Source document:
==============================

On 5/19/20 6:42 PM, Lorenzo Bianconi wrote:
> In order to fix the issues introduced by commit
> c0bf32d72f8b ("Manage ARP process locally in a DVR scenario "), restore
> previous configuration of table 9 in ingress router pipeline and
> introduce a new stage called 'ip_src_policy' used to set the src address
> info in order to not distribute FIP traffic if DVR is enabled
> 
> Fixes: c0bf32d72f8b ("Manage ARP process locally in a DVR scenario ")
> Tested-by: Jakub Libosvar <[email protected]>
> Signed-off-by: Lorenzo Bianconi <[email protected]>

Hi Lorenzo,

As I mentioned on the RFC patch, if there is a way that we can fix this
issue without the need for a new pipeline stage I think that would be
preferable. I don't see an easy way to do that but maybe Han and others
have suggestions.

> ---
> Changes since RFC:
> - added unit-tests
> ---
>  northd/ovn-northd.8.xml | 65 ++++++++++++++++++++---------------------
>  northd/ovn-northd.c     | 38 ++++++++++--------------
>  tests/ovn.at            | 28 +++++-------------
>  tests/system-ovn.at     | 28 ++++++++++++++++++
>  4 files changed, 82 insertions(+), 77 deletions(-)
> 
> diff --git a/northd/ovn-northd.8.xml b/northd/ovn-northd.8.xml
> index 8f224b07f..09dbb52b4 100644
> --- a/northd/ovn-northd.8.xml
> +++ b/northd/ovn-northd.8.xml
> @@ -2484,37 +2484,6 @@ output;
>          </p>
>        </li>
>  
> -      <li>
> -        <p>
> -          For distributed logical routers where one of the logical router 
> ports
> -          specifies a <code>redirect-chassis</code>, a priority-400 logical
> -          flow for each <code>dnat_and_snat</code> NAT rules configured.

==============================

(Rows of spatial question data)
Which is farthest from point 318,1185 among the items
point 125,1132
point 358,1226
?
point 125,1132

==============================

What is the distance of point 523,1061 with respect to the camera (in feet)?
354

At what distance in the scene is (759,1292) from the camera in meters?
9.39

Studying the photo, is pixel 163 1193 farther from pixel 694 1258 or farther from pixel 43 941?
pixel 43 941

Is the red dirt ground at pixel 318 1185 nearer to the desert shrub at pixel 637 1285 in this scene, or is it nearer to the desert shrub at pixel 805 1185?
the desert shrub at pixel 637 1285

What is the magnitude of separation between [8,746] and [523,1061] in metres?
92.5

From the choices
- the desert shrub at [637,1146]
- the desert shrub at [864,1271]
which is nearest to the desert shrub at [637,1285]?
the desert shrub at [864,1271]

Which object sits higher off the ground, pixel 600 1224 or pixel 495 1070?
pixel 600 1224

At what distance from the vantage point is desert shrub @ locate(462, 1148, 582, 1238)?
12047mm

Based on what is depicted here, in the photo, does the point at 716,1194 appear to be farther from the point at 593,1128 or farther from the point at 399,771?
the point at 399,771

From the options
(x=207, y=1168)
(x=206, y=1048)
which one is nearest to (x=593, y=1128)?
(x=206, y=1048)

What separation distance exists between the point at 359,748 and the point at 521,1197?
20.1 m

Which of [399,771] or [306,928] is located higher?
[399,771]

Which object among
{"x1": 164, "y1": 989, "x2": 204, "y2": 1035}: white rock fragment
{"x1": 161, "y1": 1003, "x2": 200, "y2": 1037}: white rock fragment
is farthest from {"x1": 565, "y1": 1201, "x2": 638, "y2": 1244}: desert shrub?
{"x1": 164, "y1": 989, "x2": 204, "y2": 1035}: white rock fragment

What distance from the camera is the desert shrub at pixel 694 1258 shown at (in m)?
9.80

==============================

Jobs:
- 1) In the patch review email, how would you say "I don't see an easy way to do that but maybe Han and others have suggestions." in Spanish?
- 2) How many lines of the records contain the word "among"? Give only the number.
The records are unrelated to the patch review email.

Expected answers:
- 1) No veo una forma fácil de hacerlo, pero quizá Han y otros tengan sugerencias.

- 2) 2